→ **What to produce**:
Would you write out the full listing exactly, without any pictures?

▽

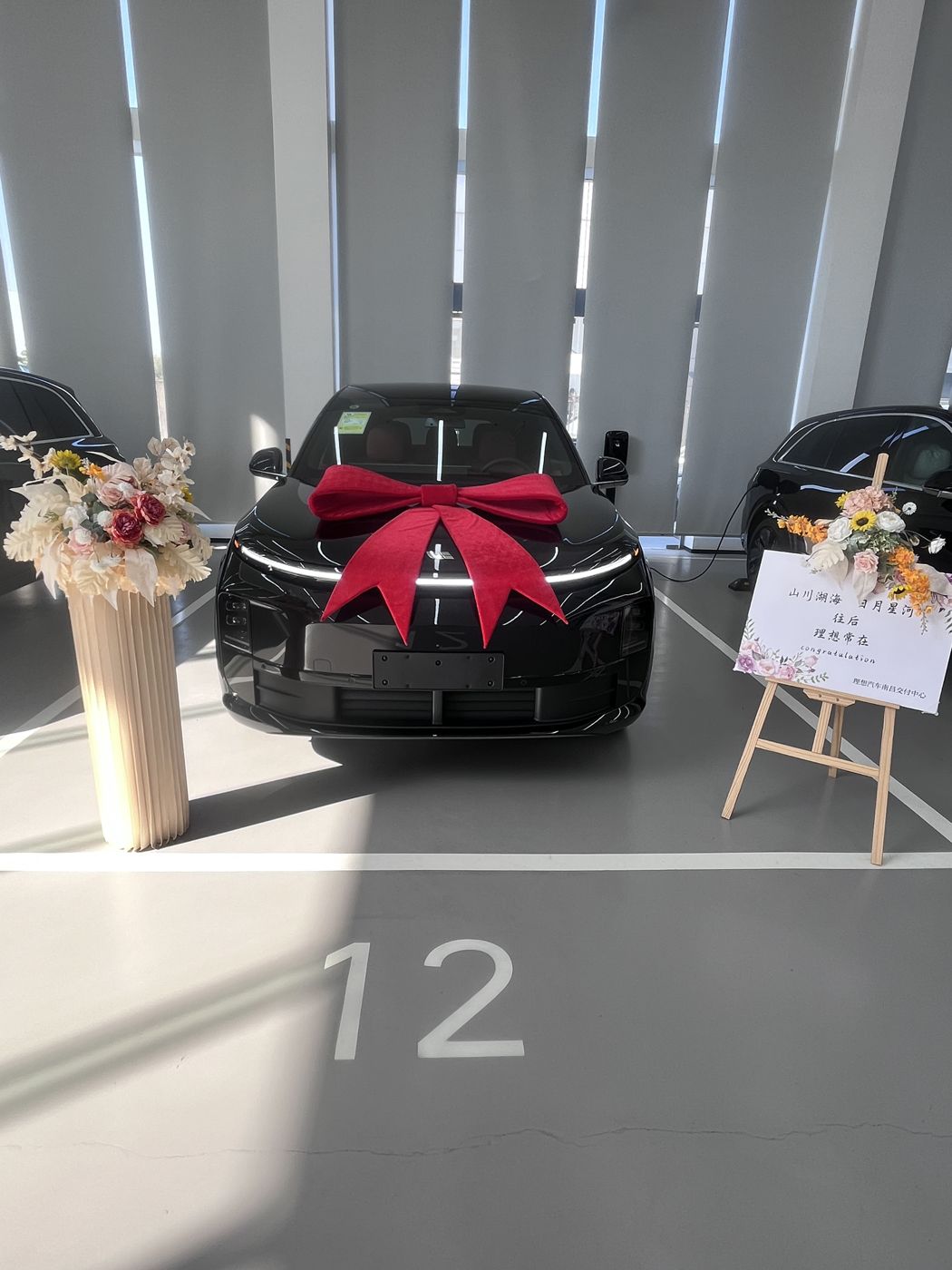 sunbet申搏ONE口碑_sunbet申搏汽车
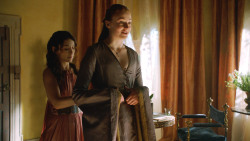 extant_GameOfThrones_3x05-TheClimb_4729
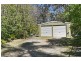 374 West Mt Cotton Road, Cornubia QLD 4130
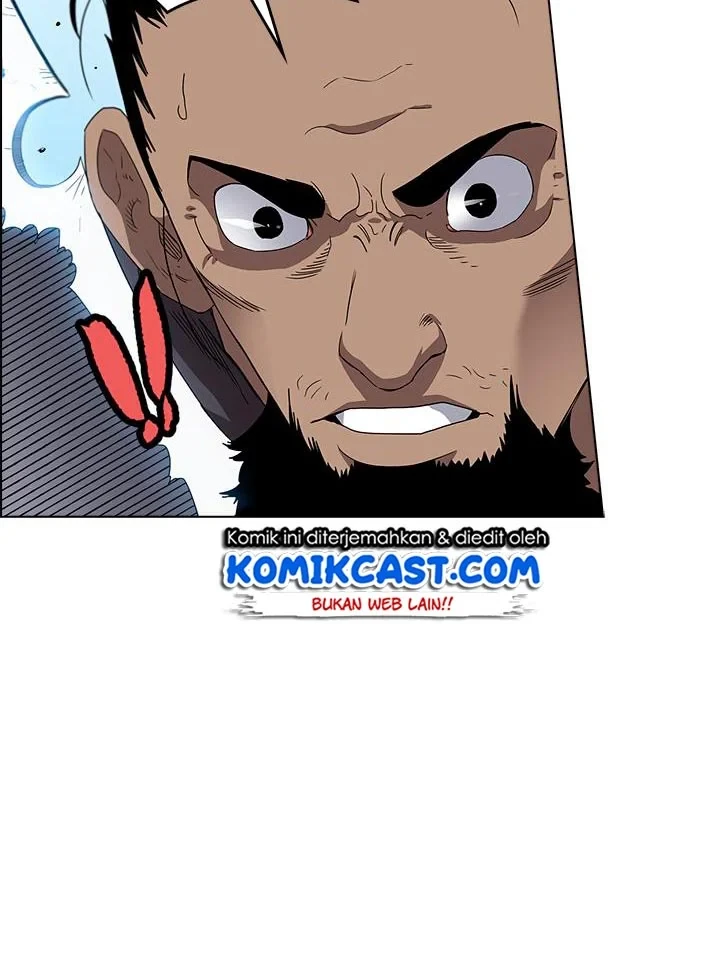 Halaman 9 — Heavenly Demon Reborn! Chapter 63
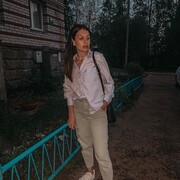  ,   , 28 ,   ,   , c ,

△

→ **Finished task**:
 sunbet申搏ONE口碑_sunbet申搏汽车
 extant_GameOfThrones_3x05-TheClimb_4729
 374 West Mt Cotton Road, Cornubia QLD 4130
 Halaman 9 — Heavenly Demon Reborn! Chapter 63
  ,   , 28 ,   ,   , c ,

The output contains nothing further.